SCENE SEVEN: HOSPITAL - INTENSIVE CARE UNIT
SOUND/BIZ: HEART MONITOR; P.A. SYSTEM IN BACKGROUND, PAGING DOCTORS, ETC. FADES AND CONTINUES UNDER:
INTERN: Kane. Bruce. (PAUSE) He's had better days.
NURSE: And nights. Cardiac arrest during the operation. Internal bleeding.
INTERN: Cryoprecipitate will stem the bleeding. Give him eight to ten units.

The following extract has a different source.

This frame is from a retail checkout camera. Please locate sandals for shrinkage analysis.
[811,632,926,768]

SOUND: HEART MONITOR, UP AND OUT.


SCENE EIGHT
HANNAH: Cryoprecipitate. I have said that word a thousand times. I've chewed on it for days on end, like a dog with a bone. I've defined it for friends, family, strangers. "A fluffy white protein mass that's extracted from blood and helps clotting." Fluffy and white sounds so, so cozy. Fluffy and white, like a cloud. Like cotton. Like fresh snow. The cryoprecipitate that was injected into Bruce the morning after his operation was extracted from the blood of a man who had his own story to tell, if he could. He's dead, too. But two months before Bruce's operation, he was very much alive. I don't know his name. I call him Mr. Sangfroid. That's French for "cold blood". Forgive me. My French is as bad as my husband's. Mr. Sangfroid was feeling so full of life, he decided to donate some blood. For the sake of those who needed it. For the sake of people like my husband.